> _Requirement 1_: According to the tennis report, how much prize money did Zvereva earn?
> _Requirement 2_: Copy out everything in the tennis report from "Top-seed Steffi Graf" down to "was also tired.", word for word.

> _Text section_:

**********

The Charlotte Observer
Monday, April 10, 1989
Associated Press

Top-seed Steffi Graf rolled over fourth-seed Natalia Zvereva 6-1, 6-1 Sunday to win her third Family Circle Magazine Cup tennis tournament.

Graf, the world's No. 1 player who defeated Zvereva 6-0, 6-0 in the French Open final last year, had nearly as easy a day Sunday, needing 55 minutes to claim the first prize of $60,000 on the clay courts at Sea Pines Racquet Club. Zvereva, of the Soviet Union, earned $24,000.

The match was played under overcast conditions after rain threatened to delay the championship.

Graf, of West Germany, said she never felt threatened by Zvereva, who upset second-seed Martina Navratilova Saturday.

''She can't really put me under pressure,'' Graf said. ''She had some tough matches earlier, so maybe she was also tired.

''She tried to hit to my backhand, but that didn't bother me. She has much better shots than a year ago, but I feel that I was really in control all the time, except for maybe at the beginning of the second set,'' said Graf, who won her first professional title at the Family Circle in 1986. She also won the title in 1987.

Graf, 19, won the first two games, but Zvereva, ranked No. 9 in the world, broke back to make it 2-1. But Graf broke Zvereva's service three times after that and easily held her own to win the set.

Zvereva, who turns 18 Thursday, won the opening game of the second set and took Graf to three deuce points in the second game before Graf served an ace to even the set.

Zvereva made one last stand in the third game, extending Graf to four deuce points.

Graf broke Zvereva twice and held her own to close the match.

Graf's victory ran her career record against Zvereva to 3-0.

But she said she didn't take Sunday's match with Zvereva lightly.

''You never can compare one match to the other, especially the young ones who are improving all the time.

''You can never say it's going to be impossible to beat me . . . it's always possible,'' Graf said.

**********

> _Dataset extract_:
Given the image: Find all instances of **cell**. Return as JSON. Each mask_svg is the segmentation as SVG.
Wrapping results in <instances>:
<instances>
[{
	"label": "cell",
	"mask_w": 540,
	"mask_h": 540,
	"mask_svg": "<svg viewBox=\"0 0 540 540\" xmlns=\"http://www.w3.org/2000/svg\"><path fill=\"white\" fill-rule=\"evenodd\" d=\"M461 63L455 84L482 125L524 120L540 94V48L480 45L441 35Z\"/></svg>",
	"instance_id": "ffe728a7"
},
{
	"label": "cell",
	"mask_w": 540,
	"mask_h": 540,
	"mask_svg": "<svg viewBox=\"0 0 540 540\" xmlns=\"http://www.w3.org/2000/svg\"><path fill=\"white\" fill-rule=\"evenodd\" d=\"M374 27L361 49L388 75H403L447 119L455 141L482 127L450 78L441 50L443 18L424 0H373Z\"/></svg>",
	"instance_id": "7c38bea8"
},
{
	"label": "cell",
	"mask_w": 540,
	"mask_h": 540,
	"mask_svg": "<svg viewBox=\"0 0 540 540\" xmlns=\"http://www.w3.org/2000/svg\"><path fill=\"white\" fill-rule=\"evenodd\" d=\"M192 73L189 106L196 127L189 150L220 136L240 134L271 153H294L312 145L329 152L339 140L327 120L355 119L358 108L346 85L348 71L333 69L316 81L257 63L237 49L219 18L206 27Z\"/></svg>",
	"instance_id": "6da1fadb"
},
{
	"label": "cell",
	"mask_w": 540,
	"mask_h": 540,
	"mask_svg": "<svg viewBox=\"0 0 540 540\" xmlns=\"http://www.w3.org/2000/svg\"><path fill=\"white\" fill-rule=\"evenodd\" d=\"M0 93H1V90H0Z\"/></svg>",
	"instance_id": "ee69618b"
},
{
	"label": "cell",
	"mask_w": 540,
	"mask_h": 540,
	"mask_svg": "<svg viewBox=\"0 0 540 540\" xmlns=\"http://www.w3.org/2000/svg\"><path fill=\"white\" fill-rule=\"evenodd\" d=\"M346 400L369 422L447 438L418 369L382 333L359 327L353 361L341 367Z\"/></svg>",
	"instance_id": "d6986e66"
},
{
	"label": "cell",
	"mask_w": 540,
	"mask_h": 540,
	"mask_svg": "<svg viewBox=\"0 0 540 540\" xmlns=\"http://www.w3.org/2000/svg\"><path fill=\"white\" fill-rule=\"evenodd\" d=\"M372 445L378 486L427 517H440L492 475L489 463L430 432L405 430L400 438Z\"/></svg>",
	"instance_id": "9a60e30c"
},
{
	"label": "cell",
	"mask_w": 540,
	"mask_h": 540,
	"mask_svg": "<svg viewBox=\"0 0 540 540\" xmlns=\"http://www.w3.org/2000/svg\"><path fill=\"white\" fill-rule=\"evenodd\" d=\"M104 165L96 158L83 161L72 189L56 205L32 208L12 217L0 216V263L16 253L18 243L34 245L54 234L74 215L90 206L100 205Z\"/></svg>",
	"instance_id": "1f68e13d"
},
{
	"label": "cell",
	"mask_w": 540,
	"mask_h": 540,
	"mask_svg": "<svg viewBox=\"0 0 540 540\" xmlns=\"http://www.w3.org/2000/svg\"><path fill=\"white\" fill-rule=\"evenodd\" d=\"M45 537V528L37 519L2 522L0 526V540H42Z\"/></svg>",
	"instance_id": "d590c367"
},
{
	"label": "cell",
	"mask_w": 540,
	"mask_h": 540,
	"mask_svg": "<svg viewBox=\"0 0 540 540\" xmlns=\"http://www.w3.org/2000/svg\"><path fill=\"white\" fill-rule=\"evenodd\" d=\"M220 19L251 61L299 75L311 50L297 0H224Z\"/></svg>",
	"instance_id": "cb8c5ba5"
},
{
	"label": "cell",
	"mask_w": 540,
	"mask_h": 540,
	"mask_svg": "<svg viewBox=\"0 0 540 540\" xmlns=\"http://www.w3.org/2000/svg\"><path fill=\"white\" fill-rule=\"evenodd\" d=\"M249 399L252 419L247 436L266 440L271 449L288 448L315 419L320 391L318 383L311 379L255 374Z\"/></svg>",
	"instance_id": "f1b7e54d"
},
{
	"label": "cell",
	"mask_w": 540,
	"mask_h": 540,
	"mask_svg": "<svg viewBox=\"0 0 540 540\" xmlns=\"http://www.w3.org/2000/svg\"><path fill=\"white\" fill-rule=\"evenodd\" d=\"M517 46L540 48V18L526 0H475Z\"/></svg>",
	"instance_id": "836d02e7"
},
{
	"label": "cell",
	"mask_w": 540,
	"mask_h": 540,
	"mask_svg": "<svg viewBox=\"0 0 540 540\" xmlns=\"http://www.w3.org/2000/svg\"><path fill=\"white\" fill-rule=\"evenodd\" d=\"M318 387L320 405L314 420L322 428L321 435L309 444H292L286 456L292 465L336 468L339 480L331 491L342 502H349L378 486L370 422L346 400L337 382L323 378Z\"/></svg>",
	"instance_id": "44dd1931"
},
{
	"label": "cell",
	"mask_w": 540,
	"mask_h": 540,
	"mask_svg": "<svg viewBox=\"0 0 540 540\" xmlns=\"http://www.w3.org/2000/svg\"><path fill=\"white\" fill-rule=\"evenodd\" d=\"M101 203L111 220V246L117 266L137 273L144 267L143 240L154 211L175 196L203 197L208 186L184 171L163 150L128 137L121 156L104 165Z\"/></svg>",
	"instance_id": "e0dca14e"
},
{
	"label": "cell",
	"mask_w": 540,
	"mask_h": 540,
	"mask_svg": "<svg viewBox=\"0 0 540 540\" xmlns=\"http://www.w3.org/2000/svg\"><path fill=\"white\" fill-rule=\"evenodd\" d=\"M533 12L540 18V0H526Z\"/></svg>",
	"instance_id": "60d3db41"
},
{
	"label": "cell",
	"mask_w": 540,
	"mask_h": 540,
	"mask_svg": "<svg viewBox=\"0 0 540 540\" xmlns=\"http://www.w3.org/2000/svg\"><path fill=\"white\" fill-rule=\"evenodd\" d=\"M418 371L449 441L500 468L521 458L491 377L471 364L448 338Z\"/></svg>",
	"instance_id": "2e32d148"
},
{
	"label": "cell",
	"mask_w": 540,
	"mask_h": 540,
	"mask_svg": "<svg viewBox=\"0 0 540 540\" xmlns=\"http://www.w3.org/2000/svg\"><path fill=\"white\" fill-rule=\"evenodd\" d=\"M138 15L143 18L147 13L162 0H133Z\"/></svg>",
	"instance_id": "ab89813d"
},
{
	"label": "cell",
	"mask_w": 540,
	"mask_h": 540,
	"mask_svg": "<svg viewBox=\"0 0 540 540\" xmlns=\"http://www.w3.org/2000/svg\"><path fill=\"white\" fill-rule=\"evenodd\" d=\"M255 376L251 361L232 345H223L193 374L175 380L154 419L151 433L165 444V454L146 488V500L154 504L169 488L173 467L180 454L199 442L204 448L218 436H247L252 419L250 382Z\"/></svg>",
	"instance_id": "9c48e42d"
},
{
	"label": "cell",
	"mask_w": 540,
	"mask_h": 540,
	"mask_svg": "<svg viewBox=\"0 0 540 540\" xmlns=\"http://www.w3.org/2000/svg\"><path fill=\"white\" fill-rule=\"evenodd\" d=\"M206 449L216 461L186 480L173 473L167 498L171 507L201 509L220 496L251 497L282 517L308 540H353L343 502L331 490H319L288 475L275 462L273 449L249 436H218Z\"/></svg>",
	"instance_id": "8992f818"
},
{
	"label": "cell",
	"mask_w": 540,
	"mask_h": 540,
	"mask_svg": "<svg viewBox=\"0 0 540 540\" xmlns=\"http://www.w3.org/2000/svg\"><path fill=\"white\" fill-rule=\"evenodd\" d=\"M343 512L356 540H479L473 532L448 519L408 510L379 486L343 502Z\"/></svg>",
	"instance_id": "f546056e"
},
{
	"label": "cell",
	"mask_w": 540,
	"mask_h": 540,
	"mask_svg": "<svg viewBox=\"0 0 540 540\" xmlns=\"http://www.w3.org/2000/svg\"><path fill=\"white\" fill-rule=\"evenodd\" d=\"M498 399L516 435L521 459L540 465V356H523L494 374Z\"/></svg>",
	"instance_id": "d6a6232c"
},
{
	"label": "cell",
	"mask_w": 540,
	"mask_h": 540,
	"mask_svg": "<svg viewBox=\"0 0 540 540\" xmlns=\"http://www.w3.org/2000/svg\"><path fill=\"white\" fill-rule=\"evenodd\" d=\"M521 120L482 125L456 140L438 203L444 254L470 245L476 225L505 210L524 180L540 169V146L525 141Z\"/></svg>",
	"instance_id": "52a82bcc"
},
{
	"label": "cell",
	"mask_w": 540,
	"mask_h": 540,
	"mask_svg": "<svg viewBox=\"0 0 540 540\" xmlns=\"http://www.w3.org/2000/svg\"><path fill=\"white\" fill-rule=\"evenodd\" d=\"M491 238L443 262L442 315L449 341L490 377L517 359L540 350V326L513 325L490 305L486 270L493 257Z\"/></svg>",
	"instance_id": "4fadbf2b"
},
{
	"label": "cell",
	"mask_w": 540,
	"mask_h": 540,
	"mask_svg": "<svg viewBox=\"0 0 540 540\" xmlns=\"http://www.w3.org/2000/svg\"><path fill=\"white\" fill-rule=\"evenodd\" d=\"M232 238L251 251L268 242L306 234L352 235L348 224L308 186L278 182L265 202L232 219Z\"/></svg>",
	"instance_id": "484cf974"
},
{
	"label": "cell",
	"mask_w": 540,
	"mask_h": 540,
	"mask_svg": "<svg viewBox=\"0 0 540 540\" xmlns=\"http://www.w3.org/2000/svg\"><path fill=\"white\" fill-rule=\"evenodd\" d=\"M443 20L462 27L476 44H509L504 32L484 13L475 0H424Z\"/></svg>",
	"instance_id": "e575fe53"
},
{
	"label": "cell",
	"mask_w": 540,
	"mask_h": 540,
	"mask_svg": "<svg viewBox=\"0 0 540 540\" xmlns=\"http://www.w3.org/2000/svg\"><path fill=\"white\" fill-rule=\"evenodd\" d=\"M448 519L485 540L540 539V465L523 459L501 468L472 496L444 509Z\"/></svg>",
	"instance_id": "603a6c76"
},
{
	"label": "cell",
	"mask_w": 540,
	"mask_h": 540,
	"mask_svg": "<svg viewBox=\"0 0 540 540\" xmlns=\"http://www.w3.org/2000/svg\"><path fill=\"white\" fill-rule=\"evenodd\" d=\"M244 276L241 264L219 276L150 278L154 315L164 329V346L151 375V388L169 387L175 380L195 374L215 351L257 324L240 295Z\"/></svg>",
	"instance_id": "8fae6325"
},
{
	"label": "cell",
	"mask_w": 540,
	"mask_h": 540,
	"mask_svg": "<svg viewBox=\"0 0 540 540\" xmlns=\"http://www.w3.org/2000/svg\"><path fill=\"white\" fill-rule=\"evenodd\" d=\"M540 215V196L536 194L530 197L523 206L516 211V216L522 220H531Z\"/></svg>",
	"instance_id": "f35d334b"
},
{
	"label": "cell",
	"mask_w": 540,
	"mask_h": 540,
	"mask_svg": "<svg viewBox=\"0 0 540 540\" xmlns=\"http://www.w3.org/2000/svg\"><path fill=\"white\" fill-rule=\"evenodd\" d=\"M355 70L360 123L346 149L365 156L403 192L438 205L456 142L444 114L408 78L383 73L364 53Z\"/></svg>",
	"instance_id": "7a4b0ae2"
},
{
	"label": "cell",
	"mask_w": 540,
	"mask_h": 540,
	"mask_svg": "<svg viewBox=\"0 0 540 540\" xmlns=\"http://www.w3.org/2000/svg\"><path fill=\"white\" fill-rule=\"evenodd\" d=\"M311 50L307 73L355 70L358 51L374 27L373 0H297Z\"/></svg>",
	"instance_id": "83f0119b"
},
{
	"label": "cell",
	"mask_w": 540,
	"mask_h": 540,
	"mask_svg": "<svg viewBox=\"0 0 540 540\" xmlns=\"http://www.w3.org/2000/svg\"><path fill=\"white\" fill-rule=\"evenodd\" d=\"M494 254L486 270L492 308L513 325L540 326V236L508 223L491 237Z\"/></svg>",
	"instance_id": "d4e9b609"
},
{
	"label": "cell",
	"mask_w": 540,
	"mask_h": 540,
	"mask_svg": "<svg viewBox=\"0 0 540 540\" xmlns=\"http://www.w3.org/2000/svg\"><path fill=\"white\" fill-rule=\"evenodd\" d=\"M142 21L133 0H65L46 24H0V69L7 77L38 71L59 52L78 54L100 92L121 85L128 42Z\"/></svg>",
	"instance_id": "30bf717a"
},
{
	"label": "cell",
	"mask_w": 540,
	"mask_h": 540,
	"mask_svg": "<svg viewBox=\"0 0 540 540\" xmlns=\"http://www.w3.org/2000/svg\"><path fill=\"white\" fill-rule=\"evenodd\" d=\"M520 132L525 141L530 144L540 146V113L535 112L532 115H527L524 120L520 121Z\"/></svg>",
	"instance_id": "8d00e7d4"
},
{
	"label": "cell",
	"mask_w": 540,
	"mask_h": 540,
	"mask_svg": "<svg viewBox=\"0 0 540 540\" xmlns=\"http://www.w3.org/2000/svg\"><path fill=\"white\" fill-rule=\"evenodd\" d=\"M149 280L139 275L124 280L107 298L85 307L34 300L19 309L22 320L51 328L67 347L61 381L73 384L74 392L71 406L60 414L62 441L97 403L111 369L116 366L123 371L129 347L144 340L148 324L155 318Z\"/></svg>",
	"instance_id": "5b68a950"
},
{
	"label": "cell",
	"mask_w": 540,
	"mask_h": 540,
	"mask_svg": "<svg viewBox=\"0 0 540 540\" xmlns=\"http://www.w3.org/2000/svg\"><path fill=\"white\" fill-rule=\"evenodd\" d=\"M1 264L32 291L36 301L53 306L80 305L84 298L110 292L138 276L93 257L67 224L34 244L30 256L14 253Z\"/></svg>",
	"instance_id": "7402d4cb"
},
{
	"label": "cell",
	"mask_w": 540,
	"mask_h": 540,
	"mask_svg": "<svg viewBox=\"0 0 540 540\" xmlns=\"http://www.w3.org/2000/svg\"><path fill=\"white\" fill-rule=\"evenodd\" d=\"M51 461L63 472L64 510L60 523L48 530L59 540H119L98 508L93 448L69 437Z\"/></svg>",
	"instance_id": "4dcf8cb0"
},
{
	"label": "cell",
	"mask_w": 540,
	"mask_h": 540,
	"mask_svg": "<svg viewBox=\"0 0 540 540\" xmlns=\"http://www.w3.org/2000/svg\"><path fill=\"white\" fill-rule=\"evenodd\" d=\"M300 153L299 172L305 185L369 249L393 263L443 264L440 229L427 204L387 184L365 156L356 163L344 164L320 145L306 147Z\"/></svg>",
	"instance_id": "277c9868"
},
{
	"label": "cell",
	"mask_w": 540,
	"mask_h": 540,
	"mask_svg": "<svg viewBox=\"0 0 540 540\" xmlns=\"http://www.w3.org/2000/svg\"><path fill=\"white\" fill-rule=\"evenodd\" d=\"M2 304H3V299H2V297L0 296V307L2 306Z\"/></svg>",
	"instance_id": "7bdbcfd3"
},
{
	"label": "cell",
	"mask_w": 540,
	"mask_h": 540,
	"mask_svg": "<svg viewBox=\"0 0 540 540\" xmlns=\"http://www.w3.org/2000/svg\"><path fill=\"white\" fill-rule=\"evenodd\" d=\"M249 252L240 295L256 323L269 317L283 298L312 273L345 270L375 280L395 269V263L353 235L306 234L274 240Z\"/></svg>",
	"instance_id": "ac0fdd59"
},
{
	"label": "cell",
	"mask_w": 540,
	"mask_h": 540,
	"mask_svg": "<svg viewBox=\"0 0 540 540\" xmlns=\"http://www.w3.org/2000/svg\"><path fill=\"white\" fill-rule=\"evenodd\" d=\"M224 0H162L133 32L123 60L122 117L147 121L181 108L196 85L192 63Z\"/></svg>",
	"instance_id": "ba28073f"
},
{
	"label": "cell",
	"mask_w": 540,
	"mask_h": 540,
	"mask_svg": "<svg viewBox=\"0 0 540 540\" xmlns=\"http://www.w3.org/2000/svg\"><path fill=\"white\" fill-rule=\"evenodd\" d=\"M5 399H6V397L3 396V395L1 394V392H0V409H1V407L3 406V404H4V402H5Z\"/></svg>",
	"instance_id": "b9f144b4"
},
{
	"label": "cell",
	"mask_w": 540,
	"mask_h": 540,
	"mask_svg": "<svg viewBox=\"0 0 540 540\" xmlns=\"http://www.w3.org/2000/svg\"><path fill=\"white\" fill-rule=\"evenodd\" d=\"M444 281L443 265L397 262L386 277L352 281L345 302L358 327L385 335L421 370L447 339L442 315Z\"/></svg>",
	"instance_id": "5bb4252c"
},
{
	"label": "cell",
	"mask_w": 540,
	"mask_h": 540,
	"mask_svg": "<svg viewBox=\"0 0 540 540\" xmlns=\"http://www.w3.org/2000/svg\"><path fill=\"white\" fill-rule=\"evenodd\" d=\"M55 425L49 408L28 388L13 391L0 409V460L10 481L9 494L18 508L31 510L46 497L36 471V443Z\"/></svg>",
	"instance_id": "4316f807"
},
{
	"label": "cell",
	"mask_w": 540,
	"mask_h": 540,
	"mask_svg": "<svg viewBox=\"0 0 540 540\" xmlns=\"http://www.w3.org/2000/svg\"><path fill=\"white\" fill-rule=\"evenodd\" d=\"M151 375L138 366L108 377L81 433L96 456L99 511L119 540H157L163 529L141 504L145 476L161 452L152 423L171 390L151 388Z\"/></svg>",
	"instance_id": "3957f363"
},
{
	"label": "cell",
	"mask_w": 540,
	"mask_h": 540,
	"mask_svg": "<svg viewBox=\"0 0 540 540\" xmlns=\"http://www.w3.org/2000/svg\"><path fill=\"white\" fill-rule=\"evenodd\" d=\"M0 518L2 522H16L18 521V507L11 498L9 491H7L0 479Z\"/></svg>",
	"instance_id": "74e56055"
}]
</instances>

**********

> _Written response 1_: $24,000

> _Written response 2_:
Top-seed Steffi Graf rolled over fourth-seed Natalia Zvereva 6-1, 6-1 Sunday to win her third Family Circle Magazine Cup tennis tournament.

Graf, the world's No. 1 player who defeated Zvereva 6-0, 6-0 in the French Open final last year, had nearly as easy a day Sunday, needing 55 minutes to claim the first prize of $60,000 on the clay courts at Sea Pines Racquet Club. Zvereva, of the Soviet Union, earned $24,000.

The match was played under overcast conditions after rain threatened to delay the championship.

Graf, of West Germany, said she never felt threatened by Zvereva, who upset second-seed Martina Navratilova Saturday.

''She can't really put me under pressure,'' Graf said. ''She had some tough matches earlier, so maybe she was also tired.